START Data

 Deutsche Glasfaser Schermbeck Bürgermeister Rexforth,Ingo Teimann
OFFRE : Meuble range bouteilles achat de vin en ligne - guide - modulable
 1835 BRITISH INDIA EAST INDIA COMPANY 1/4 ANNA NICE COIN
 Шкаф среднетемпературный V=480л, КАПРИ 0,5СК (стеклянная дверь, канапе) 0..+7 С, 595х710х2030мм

END Data
START Data

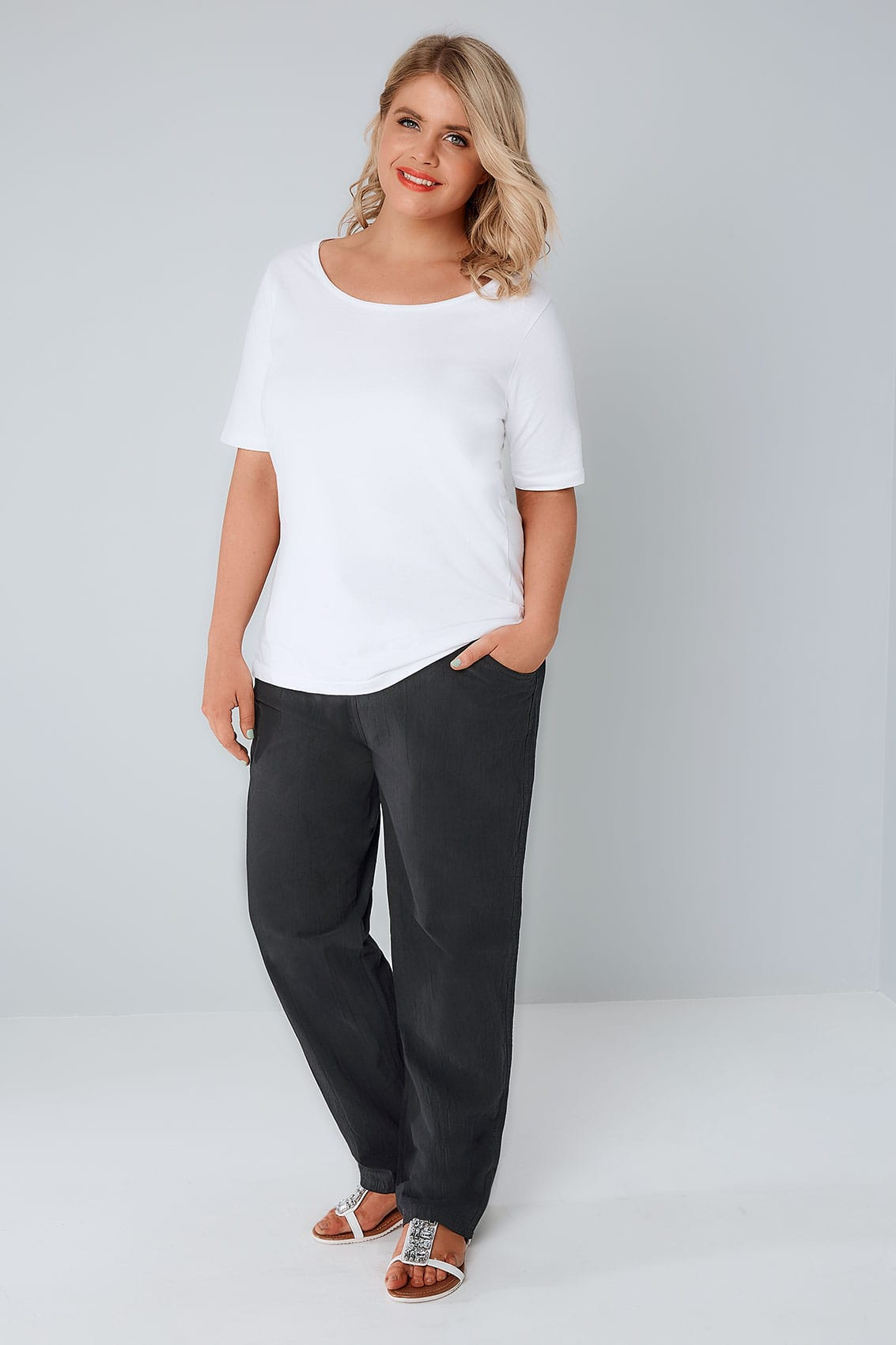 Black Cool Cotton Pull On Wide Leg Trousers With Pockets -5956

END Data
START Data

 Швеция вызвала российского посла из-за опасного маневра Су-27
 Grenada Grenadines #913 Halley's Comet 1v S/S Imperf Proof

END Data

**Your goal:**
Print exactly the lines above from the one with "OFFRE : Meuble" to the one with "Шкаф среднетемпературный V=480л, КАПРИ", including both.

**Result:**
OFFRE : Meuble range bouteilles achat de vin en ligne - guide - modulable
 1835 BRITISH INDIA EAST INDIA COMPANY 1/4 ANNA NICE COIN
 Шкаф среднетемпературный V=480л, КАПРИ 0,5СК (стеклянная дверь, канапе) 0..+7 С, 595х710х2030мм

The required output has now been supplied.